Page excerpt
★ ★ ★ ★

The luxury hotel, the family of the top Moscow prosecutor and Russia’s most notorious gang
Video by anti-corruption campaigner Alexei Navalny links family of general prosecutor Yuri Chaika with wife of mobster behind notorious massacre
Russian President Vladimir Putin shakes hands with general prosecutor Yuri Chaika.
Shaun Walker in Moscow
Saturday 12 December 2015 19.05 EST Last modified on Wednesday 12 April 2017 10.11 EDT
What could possibly link an ultra-luxury spa hotel on the Aegean Sea in Greece, the most violent criminal gang in Russia’s living memory, and a web of prosecutors in the country, leading right up to the family of the general prosecutor?
According to the latest investigation by Russia’s anti-corruption campaigner, Alexei Navalny, and his team, the sons of the country’s general prosecutor, Yuri Chaika, have amassed a huge business empire, thanks at least in part to their father’s position and their ability to keep regional prosecutors onside.
It also alleges that the sons’ business associates have ties to the Tsapok gang, which terrorised the town of Kushchevskaya in southern Russia until arrests were made following a massacre that shocked the country.
Navalny’s 45-minute video begins with a five-star hotel in Halkidiki, Greece. The hotel’s lavish opening featured a speech by Russia’s culture minister, Vladimir Medinsky, and performances by leading Russian pop stars.
Navalny’s researchers discovered that the owners of the hotel were Artem Chaika and Olga Lopatina, the former wife of Gennady Lopatin, the deputy prosecutor general and Yuri Chaika’s number two.
Navalny has made a habit of uncovering the undeclared property, suspicious foreign assets and criminal links of Russian elites, usually to a stony wall of silence as an official reaction, but the Chaika video is the most damning yet, if the allegations are all true. Chaika’s other son, Igor, is also accused of using his family connections to build a huge business, and of benefiting from apparently rigged state auctions.
Navalny said his team first uncovered the Chaika story when they were doing their regular monitoring of property purchases in territories where Russian officials like to stash their money – Greece, Cyprus, Spain and London. They noticed the lavish Greek hotel opening and the Chaika connection.
“We put it to one side for a while, because really there’s nothing all that surprising in our officials having dubious property. But then, when the Tsapok links appeared, I couldn’t believe it initially.
“We checked it and checked it, and it just got worse and worse,” he told the Observer.
Navalny’s anti-corruption foundation found company records showing Lopatina was one of the joint owners of a sugar business with Anzhela Tsapok, the wife of Sergei Tsapok, who died in prison last year. He had been given a life sentence for one of the worst crimes in recent Russian history.

★ ★ ★ ★

Data section

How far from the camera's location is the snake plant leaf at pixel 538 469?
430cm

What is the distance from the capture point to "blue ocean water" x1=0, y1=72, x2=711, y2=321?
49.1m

★ ★ ★ ★

Tasks and exercises
[1] Translate into French the following sentence from the article on the Chaika family: "The hotel’s lavish opening featured a speech by Russia’s culture minister, Vladimir Medinsky, and performances by leading Russian pop stars."
[2] Extract, without alteration, the portion of the article on the Chaika family that begins with the words containing "It also alleges" and ends with "shocked the country.".

Expected responses
[1] L’inauguration fastueuse de l’hôtel a été marquée par un discours du ministre russe de la Culture, Vladimir Medinsky, et par des prestations de grandes vedettes de la pop russe.

[2]
It also alleges that the sons’ business associates have ties to the Tsapok gang, which terrorised the town of Kushchevskaya in southern Russia until arrests were made following a massacre that shocked the country.